Unless there's another political hitch and one can never discount that possibility the deal will be ratified by the Legislature today and legislators can go wherever they go when they're not fouling up things in Sacramento, including an assemblyman who's scheduled to marry a television anchorwoman on Sunday.
Both legislative houses passed a hastily drafted budget package early Tuesday morning, only to face a veto threat from Schwarzenegger, and on Thursday he and legislative leaders had two brief meetings and agreed on a slightly tweaked version. But it's really no more than another get-out-of-town budget that will, more than likely, begin falling apart as soon as it's signed.
The new deal changes one major revenue source increased income tax withholding for California's workers that had raised hackles in the media and public, substituting tougher penalties on corporations that underreport taxes. And it tightens up access to a so-called "rainy day fund" aimed at smoothing out future income-outgo gaps, if that fund ever grows big enough to be useful.
Those are at best, however, marginal improvements in what still remains a stopgap budget filled with accounting gimmicks and questionable "spending cuts" and "revenues" and still leaves the state's fiscal house in great disorder. It makes little, if any, headway on closing what those in the Capitol call the "structural deficit" the chronic gap between revenues and spending that was plaguing the state even before its economy went into the tank.
Budget mavens are already talking about at least a $7 billion hole in the 2009-10 budget, even if the economy doesn't worsen, which is entirely possible.
The new scheme envisions that voters will approve, probably at a special election early next year, allowing the state to borrow against future lottery profits. In fact, early planning for next year has $5 billion of lottery-backed borrowing being used to close part of that $7 billion-and-counting deficit.

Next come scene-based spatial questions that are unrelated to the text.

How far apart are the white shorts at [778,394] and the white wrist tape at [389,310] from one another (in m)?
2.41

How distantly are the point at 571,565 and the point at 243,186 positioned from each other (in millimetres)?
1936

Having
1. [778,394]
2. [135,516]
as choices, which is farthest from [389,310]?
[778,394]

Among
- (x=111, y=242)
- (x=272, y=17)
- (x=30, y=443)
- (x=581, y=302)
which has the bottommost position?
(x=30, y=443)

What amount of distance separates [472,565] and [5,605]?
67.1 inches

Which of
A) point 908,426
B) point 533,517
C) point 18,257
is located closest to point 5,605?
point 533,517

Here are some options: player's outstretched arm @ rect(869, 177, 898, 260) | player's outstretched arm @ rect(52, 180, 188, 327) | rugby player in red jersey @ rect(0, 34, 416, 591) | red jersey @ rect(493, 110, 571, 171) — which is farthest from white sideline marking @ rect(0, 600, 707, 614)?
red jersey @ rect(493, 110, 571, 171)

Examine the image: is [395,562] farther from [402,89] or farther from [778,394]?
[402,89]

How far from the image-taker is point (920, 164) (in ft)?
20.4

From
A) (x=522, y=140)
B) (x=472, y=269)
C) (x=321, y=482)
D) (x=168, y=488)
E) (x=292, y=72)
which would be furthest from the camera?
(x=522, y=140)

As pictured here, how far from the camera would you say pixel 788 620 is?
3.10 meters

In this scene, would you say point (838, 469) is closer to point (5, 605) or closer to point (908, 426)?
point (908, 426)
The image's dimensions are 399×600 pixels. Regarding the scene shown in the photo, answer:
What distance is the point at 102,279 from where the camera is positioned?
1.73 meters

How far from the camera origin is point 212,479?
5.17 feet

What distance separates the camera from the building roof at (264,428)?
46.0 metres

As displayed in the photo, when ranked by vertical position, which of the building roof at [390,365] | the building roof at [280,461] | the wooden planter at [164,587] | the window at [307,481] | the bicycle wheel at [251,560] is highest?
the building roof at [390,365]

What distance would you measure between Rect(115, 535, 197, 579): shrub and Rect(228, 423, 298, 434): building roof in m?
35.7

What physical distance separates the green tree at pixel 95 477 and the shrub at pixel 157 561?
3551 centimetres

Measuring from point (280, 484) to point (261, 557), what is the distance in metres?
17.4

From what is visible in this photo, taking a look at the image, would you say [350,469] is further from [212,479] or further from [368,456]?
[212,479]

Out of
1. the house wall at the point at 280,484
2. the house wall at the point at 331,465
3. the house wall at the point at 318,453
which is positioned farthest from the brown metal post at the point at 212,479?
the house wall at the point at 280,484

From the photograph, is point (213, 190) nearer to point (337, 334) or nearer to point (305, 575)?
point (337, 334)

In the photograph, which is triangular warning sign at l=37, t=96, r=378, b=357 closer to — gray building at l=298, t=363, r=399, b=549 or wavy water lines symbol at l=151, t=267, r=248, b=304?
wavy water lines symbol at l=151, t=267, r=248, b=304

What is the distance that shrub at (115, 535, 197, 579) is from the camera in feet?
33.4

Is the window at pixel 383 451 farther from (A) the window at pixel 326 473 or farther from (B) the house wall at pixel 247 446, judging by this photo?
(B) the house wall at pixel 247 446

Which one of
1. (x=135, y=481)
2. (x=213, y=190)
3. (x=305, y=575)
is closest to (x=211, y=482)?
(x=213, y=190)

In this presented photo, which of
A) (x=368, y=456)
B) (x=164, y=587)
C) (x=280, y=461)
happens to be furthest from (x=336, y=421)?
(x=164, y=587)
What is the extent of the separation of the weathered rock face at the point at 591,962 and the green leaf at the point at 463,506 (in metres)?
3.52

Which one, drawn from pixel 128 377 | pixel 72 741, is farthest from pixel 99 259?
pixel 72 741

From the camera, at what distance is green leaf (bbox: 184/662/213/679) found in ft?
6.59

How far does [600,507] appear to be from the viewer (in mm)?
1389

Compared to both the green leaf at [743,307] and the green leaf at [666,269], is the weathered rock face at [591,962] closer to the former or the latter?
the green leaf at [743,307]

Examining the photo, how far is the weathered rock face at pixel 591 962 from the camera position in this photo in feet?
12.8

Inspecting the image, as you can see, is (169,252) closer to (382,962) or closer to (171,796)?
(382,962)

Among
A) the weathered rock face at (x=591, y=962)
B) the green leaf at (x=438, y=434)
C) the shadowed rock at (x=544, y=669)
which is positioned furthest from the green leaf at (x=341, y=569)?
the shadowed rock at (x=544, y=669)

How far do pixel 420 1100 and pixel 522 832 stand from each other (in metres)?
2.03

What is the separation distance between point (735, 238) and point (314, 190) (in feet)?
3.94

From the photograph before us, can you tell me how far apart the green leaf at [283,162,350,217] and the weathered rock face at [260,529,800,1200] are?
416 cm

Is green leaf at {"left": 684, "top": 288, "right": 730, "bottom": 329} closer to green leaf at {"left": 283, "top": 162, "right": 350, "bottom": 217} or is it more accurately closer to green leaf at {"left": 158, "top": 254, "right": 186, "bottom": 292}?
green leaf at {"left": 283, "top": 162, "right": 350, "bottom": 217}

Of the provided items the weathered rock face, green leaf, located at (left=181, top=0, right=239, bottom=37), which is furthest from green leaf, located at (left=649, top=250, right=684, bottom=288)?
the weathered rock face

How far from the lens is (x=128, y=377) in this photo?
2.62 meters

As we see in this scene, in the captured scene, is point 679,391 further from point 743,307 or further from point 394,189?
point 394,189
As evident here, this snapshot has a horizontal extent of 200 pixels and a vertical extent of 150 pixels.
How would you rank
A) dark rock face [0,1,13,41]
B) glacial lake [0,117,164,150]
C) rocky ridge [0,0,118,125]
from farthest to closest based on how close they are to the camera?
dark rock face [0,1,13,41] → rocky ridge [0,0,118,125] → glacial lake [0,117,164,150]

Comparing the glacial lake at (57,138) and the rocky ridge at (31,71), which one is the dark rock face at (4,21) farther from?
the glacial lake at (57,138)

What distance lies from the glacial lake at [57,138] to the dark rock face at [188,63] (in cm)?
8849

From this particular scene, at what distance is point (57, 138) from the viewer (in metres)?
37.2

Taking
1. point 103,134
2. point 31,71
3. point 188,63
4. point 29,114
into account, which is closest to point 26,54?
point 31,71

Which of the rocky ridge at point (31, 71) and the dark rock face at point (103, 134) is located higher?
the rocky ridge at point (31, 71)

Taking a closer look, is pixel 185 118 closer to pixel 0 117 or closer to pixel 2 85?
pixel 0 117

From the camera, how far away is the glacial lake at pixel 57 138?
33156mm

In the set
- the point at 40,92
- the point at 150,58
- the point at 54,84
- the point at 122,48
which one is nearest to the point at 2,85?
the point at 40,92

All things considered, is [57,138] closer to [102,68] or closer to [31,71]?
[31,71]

That uncertain lottery loans figure so prominently in the initial planning for the next budget is, unto itself, a strong indication that Schwarzenegger and legislators are still locked in a three-way duel over how to fix the endemic budget dilemma.
We Californians, and those we elect to state office, still cannot agree on what it is we want from government and how much we're willing to pay for it.
We reject both the heavy new taxes that the Legislature's liberal Democrats espouse and the scorched-earth spending cuts that Republicans advocate in public but are, in reality, unwilling to make.
Truly, the budget dilemma is merely symbolic of our larger civic dysfunction.